The sum assured is one of the most important aspects of a term insurance policy. Since a term insurance policy is purely a vanilla insurance policy, the sum assured is the insurer’s amount payable to the nominee or the family members of the policyholder. Ideally, such a sum assured should be substantial enough to handle any financial crisis after the policyholder’s death.

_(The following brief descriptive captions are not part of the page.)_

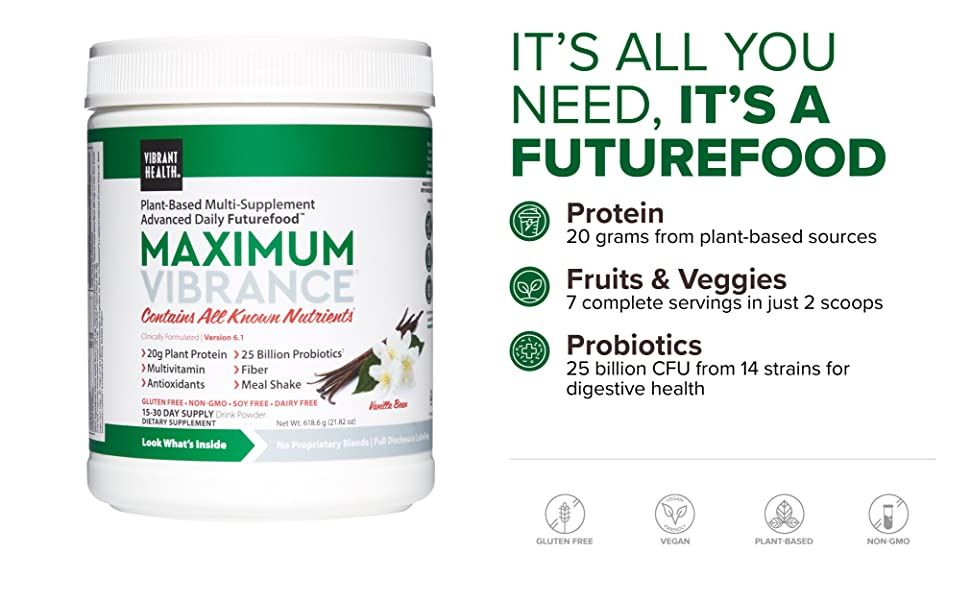 It's all you need, it's a Futurefood
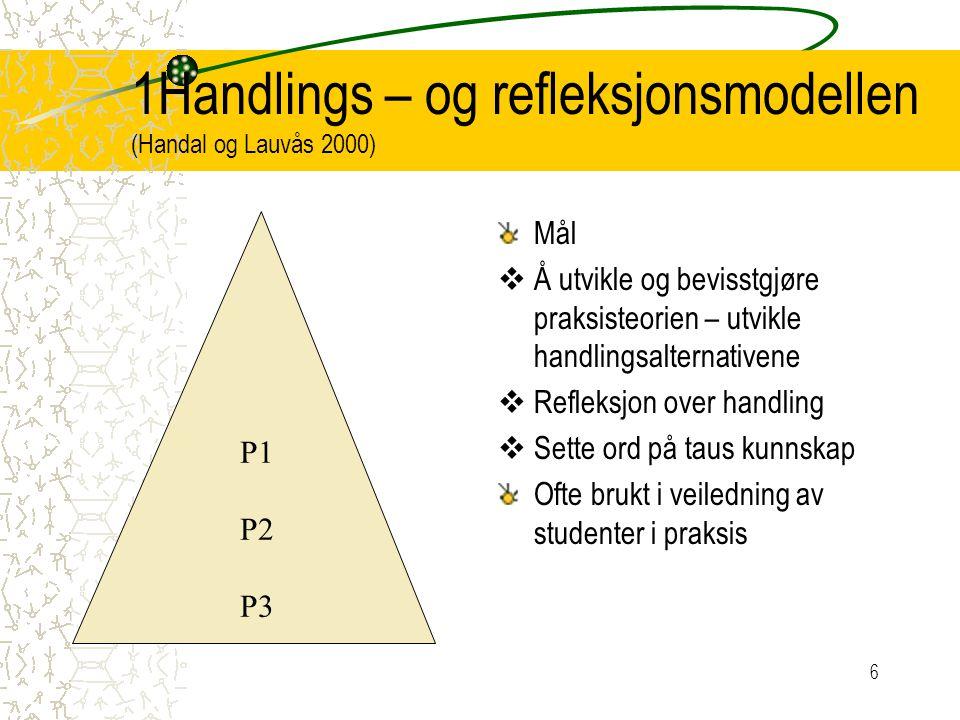 1Handlings – og refleksjonsmodellen (Handal og Lauvås 2000)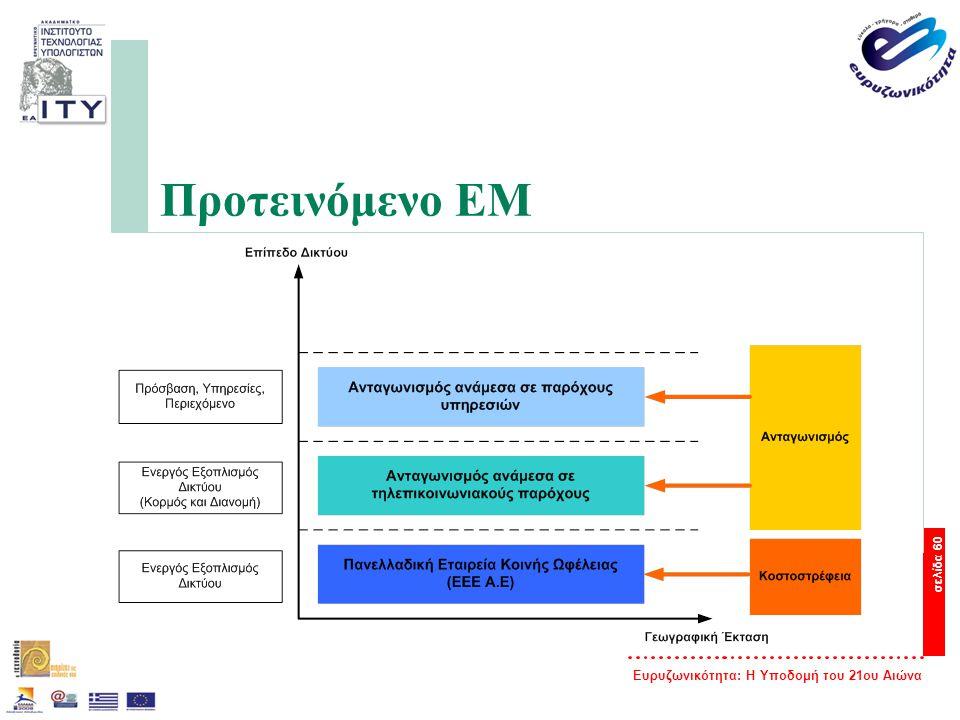 Ευρυζωνικότητα: Η Υποδομή του 21ου Αιώνα σελίδα 60 Προτεινόμενο ΕΜ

An ideal sum assured amount would be ten times your current annual income after taking any other existing liability or debt into consideration also.

Maturity age

The maturity age is the age of the policyholder wherein such policy will expire. Generally, all policies have a maturity age of 75, whereas few policies also have a maturity age of 80. The maturity age of the policy is crucial, as the policy will provide cover to the primary policyholder until such age. You should ideally own a term insurance policy till you don’t have any financial dependents.

Impact of inflation

Suppose the cost of living your family incurs every year is Rs 10 lakhs at the moment, assuming an inflation rate of 8%, your annual cost of living after:

  • Nine years would be Rs 20 lakhs
  • 18 years would be Rs 40 lakhs
  • 27 years would be Rs 60 lakhs

It is because the value of money depreciates over time. Therefore, while choosing the cover, it would be good to keep inflation’s impact in mind.

Claim settlement ratio

The claim settlement ratio indicates the claim settlement percentage of an insurer. For example, if the insurer settles 98 out of 100 claims, then the claim settlement ratio is 98%. The higher the claim settlement ratio, the better are the chances of quick claim processing. Therefore, it makes sense to choose an insurer with a higher claim settlement ratio.

Riders

Several term insurance plans come with riders/ add-ons attached to them, which increases the total payout to the policyholder’s family in certain situations. Examples of riders include comprehensive accident benefit, accelerated critical illness benefit, waiver of premium due to disability, etc. These add-ons aren’t compulsory but can be useful from a long term perspective.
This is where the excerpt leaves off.